Le premier a trait à la difficile articulation entre la vieille génération trotskyste entriste au sein du PS belge et l'émergence de la génération issue de la radicalisation des années 1960. Le choc est assez rude entre ces militants habitués à un lent travail au sein du monde ouvrier, construisant patiemment une opposition de gauche dans le mouvement syndical et l'irruption de la jeunesse radicalisée, pour qui la perspective révolutionnaire est immédiate, et la construction d'un parti indépendant la tâche de l'heure. La tradition de l'accumulation des forces militantes dans le mouvement syndical au cours des décennies précédentes, l'entrisme dans la social-démocratie belge, puis la construction du Parti wallon des travailleurs à l'issue de la grande grève de 1962 se heurtent au radicalisme et à l'impatience de la jeune génération radicalisée, qui se tourne vers l'expérience française de mai 1968. La section belge de la IVe Internationale connaîtra un difficile passage de l'initiative entre ces deux cultures militantes. Des militants chevronnés se mettront sur la touche au cours des années de la création de la Ligue révolutionnaire des travailleurs. Dobbeleer lui même prendra ses distances au cours des années 1980, devenant sympathisant et se consacrant d'abord à son activité de syndicaliste radical. Son récit permet de mieux saisir cette période de crise des cultures politiques dans un nouveau parti en construction, alors que la vague de radicalisation connaît un reflux.

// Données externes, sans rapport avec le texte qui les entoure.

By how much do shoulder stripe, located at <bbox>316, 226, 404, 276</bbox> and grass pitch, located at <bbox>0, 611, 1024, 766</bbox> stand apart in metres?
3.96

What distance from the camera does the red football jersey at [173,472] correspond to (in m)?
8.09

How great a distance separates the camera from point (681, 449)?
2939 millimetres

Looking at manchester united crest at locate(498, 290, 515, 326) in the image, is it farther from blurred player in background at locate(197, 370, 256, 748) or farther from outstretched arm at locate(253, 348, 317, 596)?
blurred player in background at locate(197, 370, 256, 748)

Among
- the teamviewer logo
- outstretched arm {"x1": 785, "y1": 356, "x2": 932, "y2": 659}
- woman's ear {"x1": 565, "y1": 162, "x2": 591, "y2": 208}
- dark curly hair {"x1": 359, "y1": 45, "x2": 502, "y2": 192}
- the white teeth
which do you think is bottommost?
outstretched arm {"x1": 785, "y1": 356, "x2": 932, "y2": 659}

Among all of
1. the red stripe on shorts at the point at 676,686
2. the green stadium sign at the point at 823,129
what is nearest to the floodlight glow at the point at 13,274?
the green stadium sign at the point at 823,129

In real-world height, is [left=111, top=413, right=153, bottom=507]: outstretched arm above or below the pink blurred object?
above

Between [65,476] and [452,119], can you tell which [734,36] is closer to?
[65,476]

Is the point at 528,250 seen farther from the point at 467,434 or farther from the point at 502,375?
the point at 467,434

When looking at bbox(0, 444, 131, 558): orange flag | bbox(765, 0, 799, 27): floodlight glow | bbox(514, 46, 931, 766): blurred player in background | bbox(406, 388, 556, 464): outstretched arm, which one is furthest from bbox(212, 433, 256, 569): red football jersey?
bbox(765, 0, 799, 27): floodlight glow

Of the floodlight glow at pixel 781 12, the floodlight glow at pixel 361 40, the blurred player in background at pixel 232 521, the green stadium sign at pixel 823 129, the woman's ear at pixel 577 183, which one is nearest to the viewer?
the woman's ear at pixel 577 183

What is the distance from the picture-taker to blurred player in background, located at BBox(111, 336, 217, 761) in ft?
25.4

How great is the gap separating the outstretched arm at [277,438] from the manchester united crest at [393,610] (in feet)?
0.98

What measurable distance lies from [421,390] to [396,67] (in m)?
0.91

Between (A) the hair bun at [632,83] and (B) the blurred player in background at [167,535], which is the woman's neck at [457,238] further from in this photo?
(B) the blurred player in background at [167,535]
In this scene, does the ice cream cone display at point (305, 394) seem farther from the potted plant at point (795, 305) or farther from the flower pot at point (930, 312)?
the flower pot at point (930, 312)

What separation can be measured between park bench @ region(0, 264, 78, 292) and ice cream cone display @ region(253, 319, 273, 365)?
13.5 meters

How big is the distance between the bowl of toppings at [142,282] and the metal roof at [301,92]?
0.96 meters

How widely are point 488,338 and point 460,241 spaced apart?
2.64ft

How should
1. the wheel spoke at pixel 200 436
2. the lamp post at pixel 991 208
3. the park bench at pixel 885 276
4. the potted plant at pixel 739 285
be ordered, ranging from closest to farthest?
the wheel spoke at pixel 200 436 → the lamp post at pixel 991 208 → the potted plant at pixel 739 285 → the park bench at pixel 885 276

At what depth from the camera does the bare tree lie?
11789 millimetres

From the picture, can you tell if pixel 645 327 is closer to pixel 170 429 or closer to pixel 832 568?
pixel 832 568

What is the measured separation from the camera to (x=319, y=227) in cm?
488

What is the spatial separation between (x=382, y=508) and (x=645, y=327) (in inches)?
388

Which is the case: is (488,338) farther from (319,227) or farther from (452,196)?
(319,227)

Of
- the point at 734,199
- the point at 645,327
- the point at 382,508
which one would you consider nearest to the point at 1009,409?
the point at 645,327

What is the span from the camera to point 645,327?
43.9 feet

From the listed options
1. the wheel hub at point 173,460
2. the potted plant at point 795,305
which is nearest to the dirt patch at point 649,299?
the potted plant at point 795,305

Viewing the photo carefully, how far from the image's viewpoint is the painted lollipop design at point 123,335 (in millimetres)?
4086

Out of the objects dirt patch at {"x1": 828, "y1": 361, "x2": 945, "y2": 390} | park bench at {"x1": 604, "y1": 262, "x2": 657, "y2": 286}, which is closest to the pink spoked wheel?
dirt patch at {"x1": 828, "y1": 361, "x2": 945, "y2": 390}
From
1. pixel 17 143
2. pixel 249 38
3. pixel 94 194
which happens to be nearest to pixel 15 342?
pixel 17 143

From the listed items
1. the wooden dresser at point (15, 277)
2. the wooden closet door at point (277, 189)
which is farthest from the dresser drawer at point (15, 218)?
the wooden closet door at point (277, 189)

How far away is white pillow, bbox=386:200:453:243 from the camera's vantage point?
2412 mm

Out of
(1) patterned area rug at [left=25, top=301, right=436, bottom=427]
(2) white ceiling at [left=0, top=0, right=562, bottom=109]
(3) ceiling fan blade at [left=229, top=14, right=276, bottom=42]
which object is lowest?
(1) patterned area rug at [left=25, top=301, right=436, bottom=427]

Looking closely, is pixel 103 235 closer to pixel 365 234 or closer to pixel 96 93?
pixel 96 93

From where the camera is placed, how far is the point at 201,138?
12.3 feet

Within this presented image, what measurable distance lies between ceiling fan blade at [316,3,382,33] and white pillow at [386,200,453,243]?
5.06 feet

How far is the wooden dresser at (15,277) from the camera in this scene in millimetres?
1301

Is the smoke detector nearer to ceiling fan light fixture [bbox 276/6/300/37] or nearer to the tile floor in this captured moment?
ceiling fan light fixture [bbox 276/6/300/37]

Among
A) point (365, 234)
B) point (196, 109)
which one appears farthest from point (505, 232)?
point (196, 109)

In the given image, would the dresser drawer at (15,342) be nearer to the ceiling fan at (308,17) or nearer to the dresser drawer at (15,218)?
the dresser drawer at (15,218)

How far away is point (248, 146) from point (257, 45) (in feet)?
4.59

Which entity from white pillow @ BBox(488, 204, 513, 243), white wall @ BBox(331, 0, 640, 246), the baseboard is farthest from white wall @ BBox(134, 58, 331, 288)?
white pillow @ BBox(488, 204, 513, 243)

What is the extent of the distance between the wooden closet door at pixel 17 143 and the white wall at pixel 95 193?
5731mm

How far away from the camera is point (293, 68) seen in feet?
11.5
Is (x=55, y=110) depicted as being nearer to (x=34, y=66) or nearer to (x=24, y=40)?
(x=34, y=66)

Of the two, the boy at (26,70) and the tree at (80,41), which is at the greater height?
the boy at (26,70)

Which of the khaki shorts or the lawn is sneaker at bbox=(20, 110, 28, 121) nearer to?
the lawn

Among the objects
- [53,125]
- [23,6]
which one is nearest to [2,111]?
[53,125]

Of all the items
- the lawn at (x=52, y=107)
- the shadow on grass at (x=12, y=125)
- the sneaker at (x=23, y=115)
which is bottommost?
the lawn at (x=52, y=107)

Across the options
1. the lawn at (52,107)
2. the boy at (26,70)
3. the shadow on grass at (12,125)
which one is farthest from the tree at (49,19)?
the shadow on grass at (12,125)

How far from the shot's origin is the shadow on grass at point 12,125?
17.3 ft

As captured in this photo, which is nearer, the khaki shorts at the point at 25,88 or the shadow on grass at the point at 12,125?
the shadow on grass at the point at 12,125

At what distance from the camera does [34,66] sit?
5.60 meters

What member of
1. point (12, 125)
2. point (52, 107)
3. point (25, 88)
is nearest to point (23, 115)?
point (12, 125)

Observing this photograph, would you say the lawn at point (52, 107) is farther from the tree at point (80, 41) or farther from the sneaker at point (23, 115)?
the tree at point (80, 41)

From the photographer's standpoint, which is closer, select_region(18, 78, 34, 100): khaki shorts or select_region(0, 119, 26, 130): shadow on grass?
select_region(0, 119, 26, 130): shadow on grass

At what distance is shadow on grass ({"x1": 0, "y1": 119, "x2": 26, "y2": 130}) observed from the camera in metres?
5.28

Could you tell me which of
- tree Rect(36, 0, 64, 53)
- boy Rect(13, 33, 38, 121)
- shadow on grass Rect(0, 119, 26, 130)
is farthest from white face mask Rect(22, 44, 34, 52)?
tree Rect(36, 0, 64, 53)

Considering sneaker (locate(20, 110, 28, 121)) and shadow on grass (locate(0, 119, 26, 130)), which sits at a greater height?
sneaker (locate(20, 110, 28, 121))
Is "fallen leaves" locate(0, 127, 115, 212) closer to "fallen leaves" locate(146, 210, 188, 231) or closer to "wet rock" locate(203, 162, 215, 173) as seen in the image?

Georges Dobbeleer n'a pas fait le choix d'une analyse ; il livre une description, hachée par l'aspect chronologique de son récit, des attitudes, discussions, conflits militants… Il fournit les informations qui incitent le lecteur à la réflexion.
Enseignant, Georges Dobbeleer a aussi noté l'évolution des rapports dans l'institution scolaire, les discussions pédagogiques avec en trame de fond l'inadaptation de l'enseignement secondaire traditionnel, devenu massif. Voyageur, aimant la montagne, il aura toute sa vie durant emmené ses élèves à la découverte et noté l'importance d'un élargissement de leur horizon pour leur réussite scolaire. C'est le second aspect de ce récit.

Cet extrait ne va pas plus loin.